Precio es lo que pagas, valor es lo que obtienes

Tanto en las empresas que cotizan en bolsa como en las que no cotizan, hay una diferencia importante entre el concepto de precio y valor. El valor puede ser impreciso y subjetivo, el precio es un número concreto que se utiliza en una transacción. ¿Cuántas veces habrá escuchado a alguien decir que una casa se vendió a mucho menos (o a mucho más) de lo que vale? Lo mismo ocurre con la empresas.

Un inversor puede estimar el valor intrínseco de una empresa a partir de su potencial de crecimiento, las personas que la conducen, los riesgos, etc. Por otro lado, es el mercado el que, por efecto de la oferta y la demanda, va estableciendo precios que sirven para concretar una transacción de compra/venta. El valor y el precio de una empresa puede no coincidir: hace poco comentábamos cómo el precio de Snap (la compañía dueña de la aplicación Snapchat) aumentó en un 50% en solo dos días y luego lo perdió en la semana siguiente, mientras que durante ese período el valor intrínseco no cambió.  

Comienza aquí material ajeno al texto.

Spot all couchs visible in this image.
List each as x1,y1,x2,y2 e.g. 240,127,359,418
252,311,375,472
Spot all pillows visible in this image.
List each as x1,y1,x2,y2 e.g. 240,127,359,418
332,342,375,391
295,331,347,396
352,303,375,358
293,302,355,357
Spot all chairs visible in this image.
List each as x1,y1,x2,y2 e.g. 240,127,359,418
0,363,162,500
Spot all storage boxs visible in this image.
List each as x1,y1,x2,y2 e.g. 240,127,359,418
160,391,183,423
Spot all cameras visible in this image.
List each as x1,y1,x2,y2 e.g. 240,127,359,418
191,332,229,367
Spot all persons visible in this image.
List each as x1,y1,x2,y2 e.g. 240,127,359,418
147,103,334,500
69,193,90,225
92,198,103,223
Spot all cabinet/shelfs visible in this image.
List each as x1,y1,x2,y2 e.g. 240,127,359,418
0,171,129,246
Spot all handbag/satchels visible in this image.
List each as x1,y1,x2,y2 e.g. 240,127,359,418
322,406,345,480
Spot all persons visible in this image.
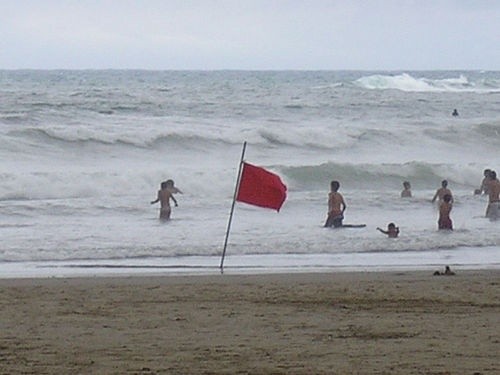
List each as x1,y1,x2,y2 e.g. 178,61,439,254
431,180,454,204
485,170,500,218
480,169,492,195
150,182,178,219
438,194,455,231
376,222,400,238
452,108,458,116
165,179,184,195
401,182,412,197
323,180,346,228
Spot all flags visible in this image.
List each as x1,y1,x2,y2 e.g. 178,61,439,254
236,163,287,213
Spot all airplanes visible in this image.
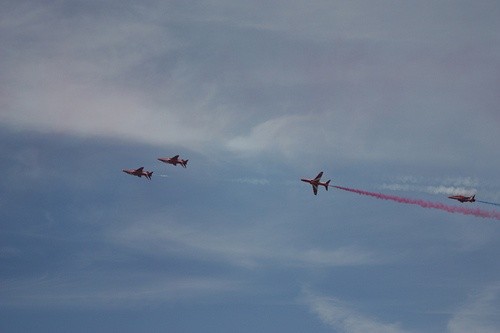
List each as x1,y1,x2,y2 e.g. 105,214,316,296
448,194,476,204
157,155,188,168
122,166,153,181
299,171,330,196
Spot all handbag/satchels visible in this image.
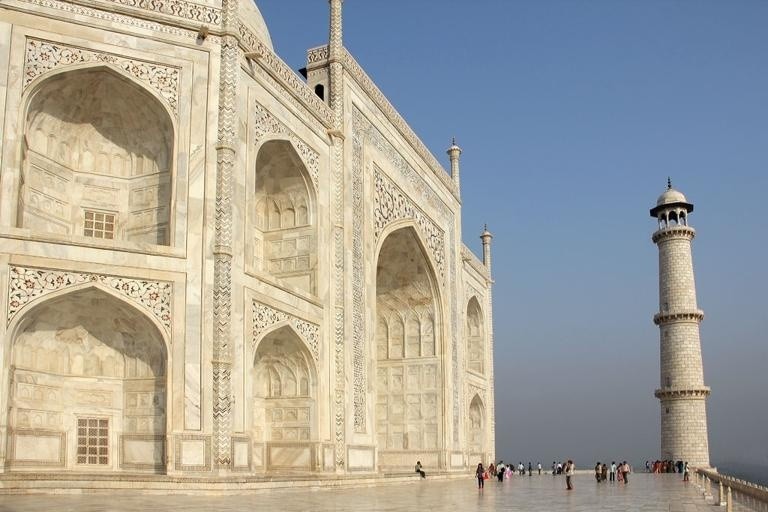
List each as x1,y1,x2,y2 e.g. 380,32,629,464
482,473,488,480
501,468,505,472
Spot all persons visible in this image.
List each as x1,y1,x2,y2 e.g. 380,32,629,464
528,462,532,476
646,459,691,481
551,459,575,490
537,461,541,474
488,460,526,482
475,463,487,489
595,461,631,484
415,460,426,478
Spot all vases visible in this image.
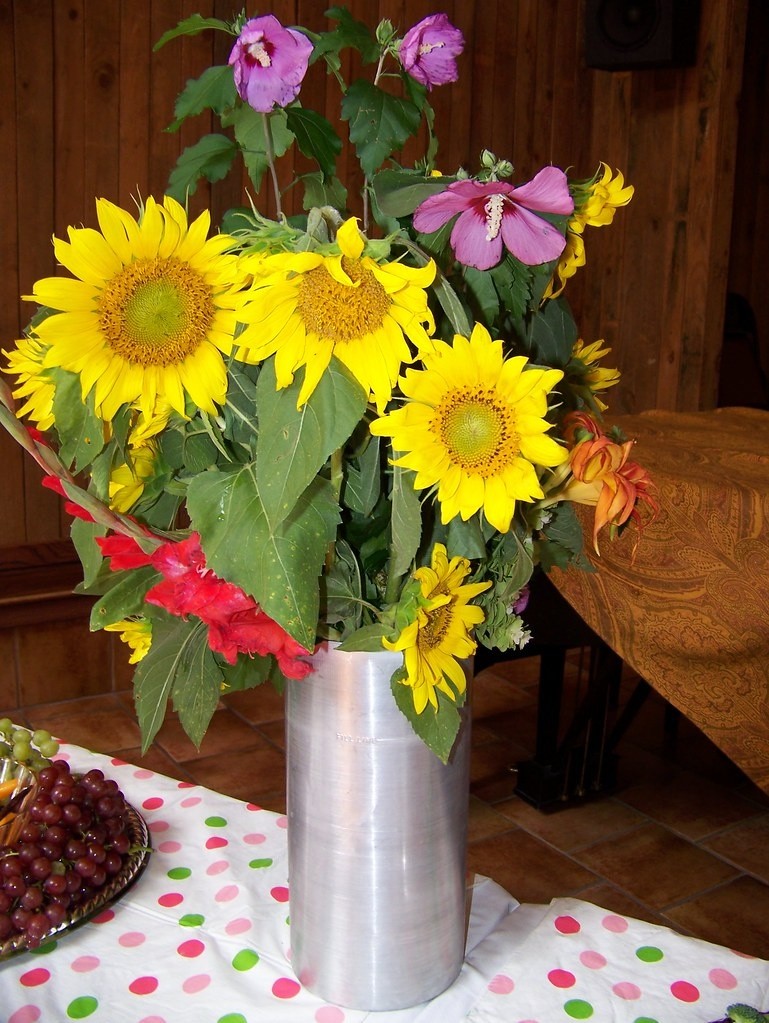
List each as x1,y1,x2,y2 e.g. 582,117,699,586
287,641,471,1011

En un mercado de valores existen muchísimos oferentes y demandantes. Son, literalmente, millones de actores, incluyendo inversores profesionales sofisticados, que van formando el precio de las acciones que van pasando de una mano a la otra. Aún entre tantos profesionales, muchas veces el precio llega a desviarse (y mucho) del valor intrínseco de una empresa. Es ahí cuando el inversor preparado tiene que ignorar el ruido informativo que provoca el precio y aprovechar las verdaderas oportunidades. Sin embargo, es un hecho que a la mayoría de las personas le gusta más mirar el precio de las acciones que tomarse el trabajo del calcular el valor intrínseco de una empresa. Philip Fisher suele decir que “el mercado de valores (paradójicamente) está lleno de individuos que conocen el precio de todo y el valor de nada”, y esto frecuentemente se traduce en costosísimos errores, especialmente cuando alguien compra una acción cuyo precio es muy superior al de su valor. De ahí la frase de Charlie Munger que dice:

Es sorprendente cuánta ventaja a largo plazo ha obtenido la gente como nosotros tratando de evitar ser estúpidos, en vez de tratar de ser muy inteligentes

 

Las empresas de alto potencial que se encuentran en su etapa inicial (las startups) suelen ser evaluadas de la misma manera. Para poder estimar su valor es necesario entender su potencial de crecimiento, su equipo de administración, sus riesgos, etc. ¿Suena familiar? Es exactamente lo mismo que para el caso de las empresas que cotizan en bolsa, pero a diferencia de ellas, el precio se determina a través de un mecanismo distinto. Le cuento a continuación.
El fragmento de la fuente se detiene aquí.